● **Zitierter Artikel**
──────
Berlins ehemaliger Kultursenator Joe Chialo (CDU) soll mehrere Millionen Euro für Projekte gegen Antisemitismus auf Druck führender CDU-Fraktionsmitglieder vergeben haben. Das werfen Grünen-Abgeordnete Chialo nach einer Akteneinsicht vor. Die Freigabe der Gelder soll Ende Februar durch Chialo persönlich erfolgt sein, wie der „Tagesspiegel“ berichtet.
Im Zentrum der Vorwürfe stehen Chialo, CDU-Fraktionschef Dirk Stettner sowie Christian Goiny, haushaltspolitischer Sprecher und Vorstandsmitglied der Fraktion. Den beiden Abgeordneten wird vorgeworfen, dass sie der für die Auszahlung der Gelder zuständigen Kulturverwaltung vorgegeben haben, welche Projekte gefördert werden sollen.
──────
● **Schriftliche Aufgabe 1**
Welches Amt hatte Joe Chialo laut dem Artikel über die Fördergelder gegen Antisemitismus früher inne?
Der Artikel und die Auflistung haben nichts miteinander zu tun.

● **Erfasste Daten**
──────
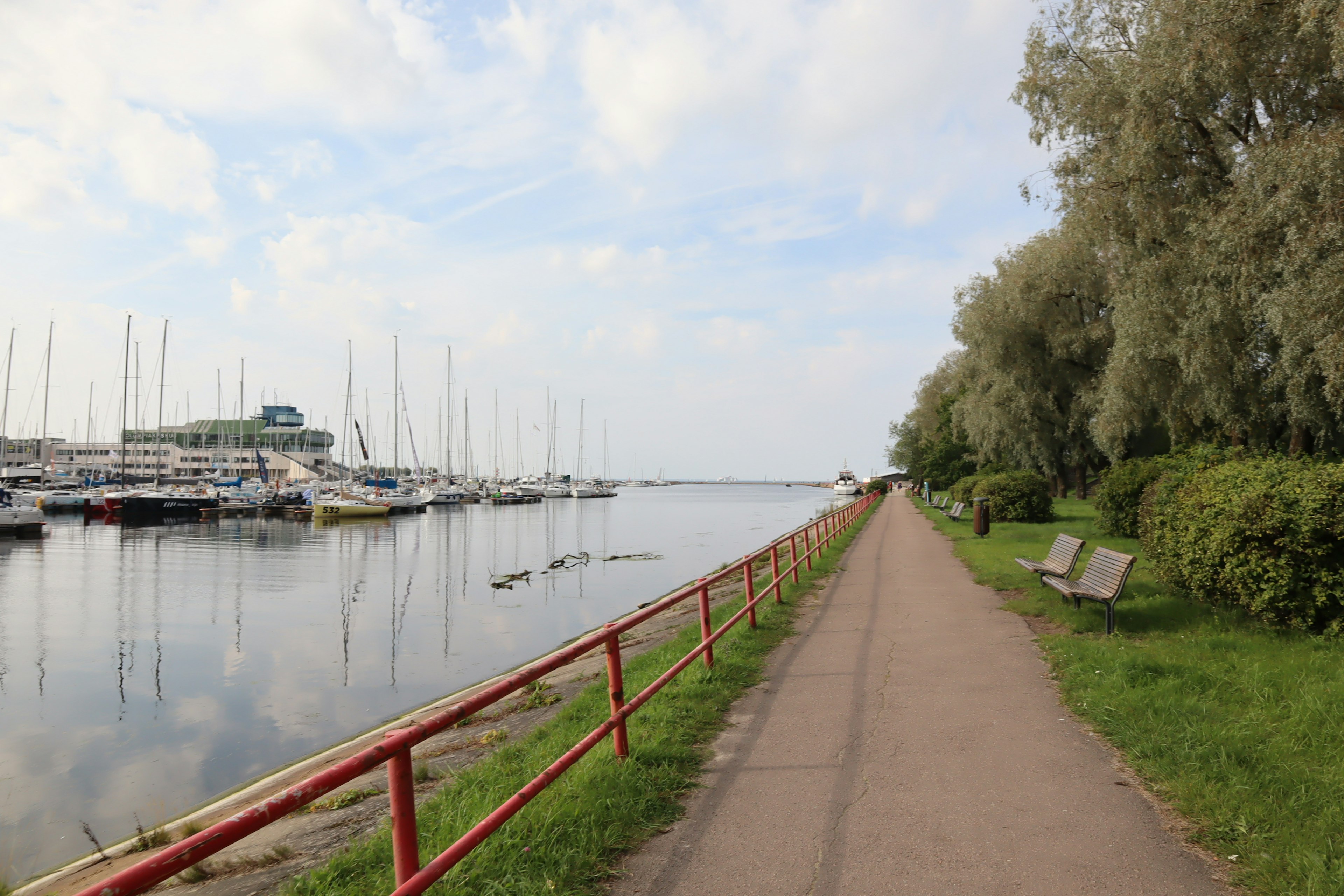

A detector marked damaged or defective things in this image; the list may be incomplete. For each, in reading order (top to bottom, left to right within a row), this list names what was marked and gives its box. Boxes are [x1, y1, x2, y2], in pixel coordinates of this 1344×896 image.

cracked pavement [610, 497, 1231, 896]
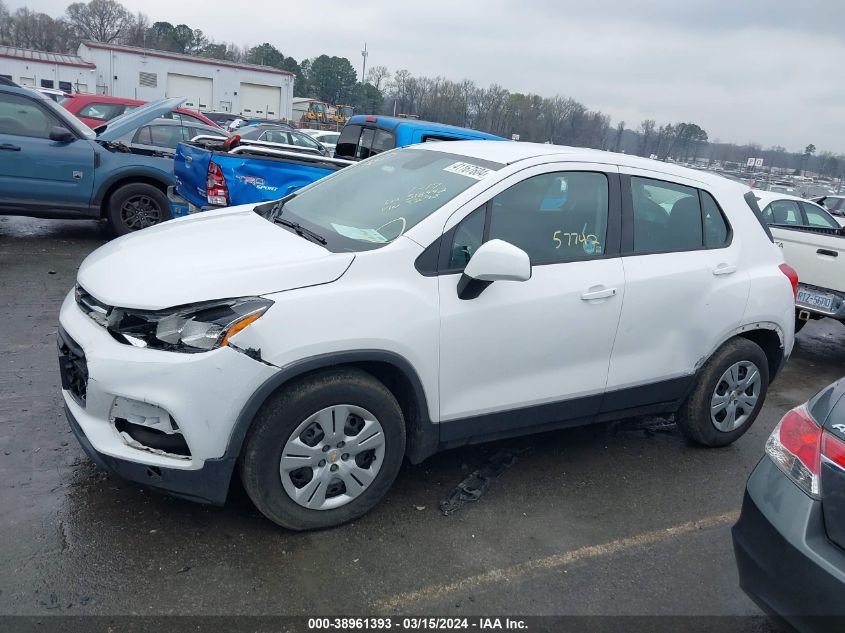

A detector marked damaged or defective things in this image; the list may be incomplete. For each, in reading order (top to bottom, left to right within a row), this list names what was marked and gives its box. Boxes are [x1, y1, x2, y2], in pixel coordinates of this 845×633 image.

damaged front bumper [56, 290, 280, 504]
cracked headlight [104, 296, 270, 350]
──────
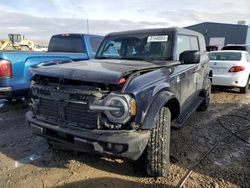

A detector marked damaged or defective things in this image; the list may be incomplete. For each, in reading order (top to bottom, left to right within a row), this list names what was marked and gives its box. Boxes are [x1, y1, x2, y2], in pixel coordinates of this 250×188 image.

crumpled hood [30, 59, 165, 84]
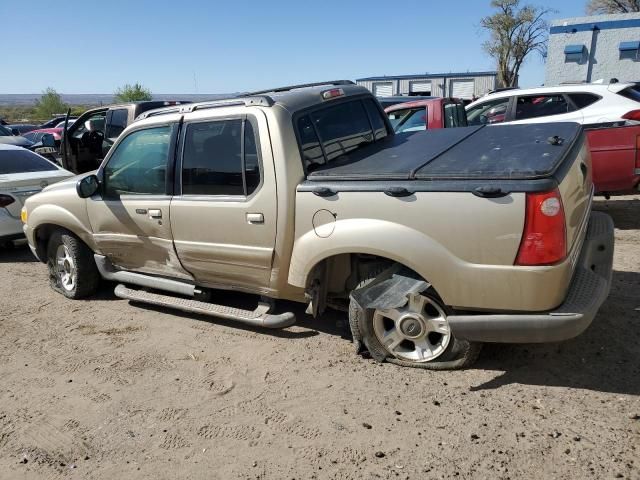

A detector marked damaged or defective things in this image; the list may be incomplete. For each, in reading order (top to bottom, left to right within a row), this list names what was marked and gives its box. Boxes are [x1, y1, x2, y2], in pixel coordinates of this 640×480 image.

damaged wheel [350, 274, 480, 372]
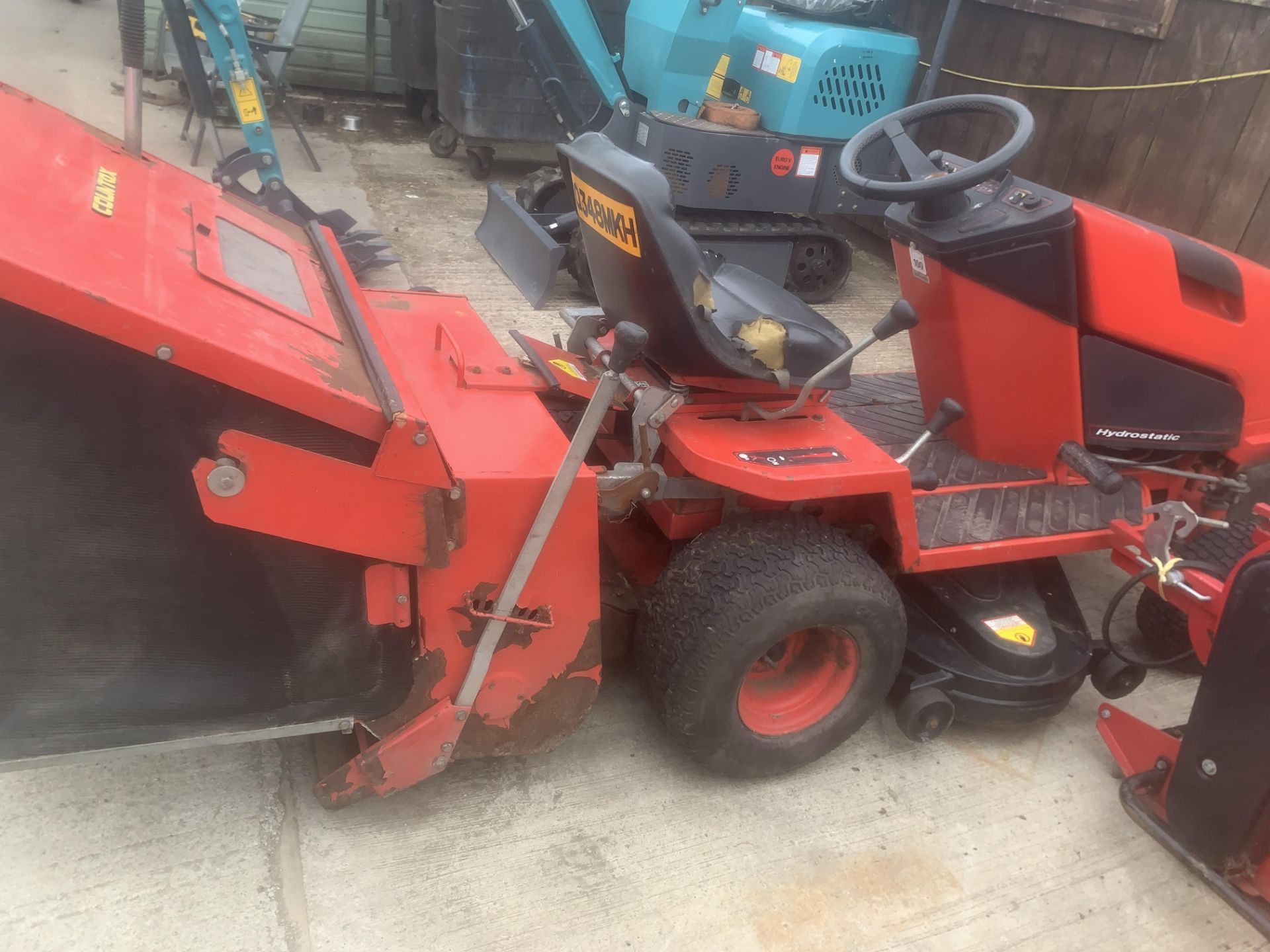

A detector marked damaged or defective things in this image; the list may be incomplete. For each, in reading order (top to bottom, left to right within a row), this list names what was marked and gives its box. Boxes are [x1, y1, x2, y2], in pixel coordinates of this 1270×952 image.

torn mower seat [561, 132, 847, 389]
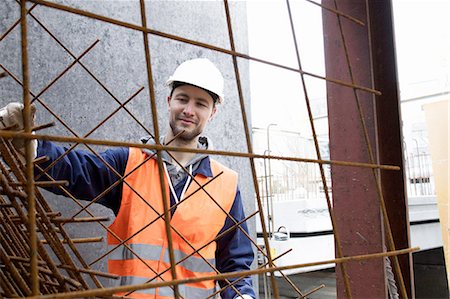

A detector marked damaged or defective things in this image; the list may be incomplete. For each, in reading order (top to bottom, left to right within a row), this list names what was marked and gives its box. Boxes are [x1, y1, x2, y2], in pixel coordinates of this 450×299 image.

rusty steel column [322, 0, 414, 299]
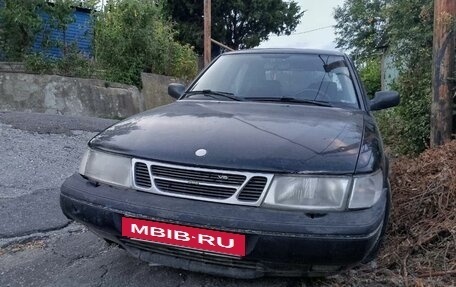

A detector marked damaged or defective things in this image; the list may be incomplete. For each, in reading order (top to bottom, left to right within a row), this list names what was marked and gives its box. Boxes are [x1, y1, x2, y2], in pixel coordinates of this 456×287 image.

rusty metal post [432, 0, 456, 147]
──────
● **Schriftliche Aufgabe 2**
Gib aus der Auflistung den Abschnitt wortgetreu wieder, der mit der Zeile beginnt, die „this 450×299 image.“ enthält, und mit der Zeile endet, die „rusty metal post [432, 0, 456, 147]“ enthält, beide Zeilen eingeschlossen. Lass die Bilder dabei weg.

● **Schriftliche Lösung 1**
Er war Kultursenator von Berlin.

● **Schriftliche Lösung 2**
A detector marked damaged or defective things in this image; the list may be incomplete. For each, in reading order (top to bottom, left to right within a row), this list names what was marked and gives its box. Boxes are [x1, y1, x2, y2], in pixel coordinates of this 450×299 image.

rusty steel column [322, 0, 414, 299]

A detector marked damaged or defective things in this image; the list may be incomplete. For each, in reading order (top to bottom, left to right within a row), this list names what was marked and gives its box. Boxes are [x1, y1, x2, y2], in pixel coordinates of this 456×287 image.

rusty metal post [432, 0, 456, 147]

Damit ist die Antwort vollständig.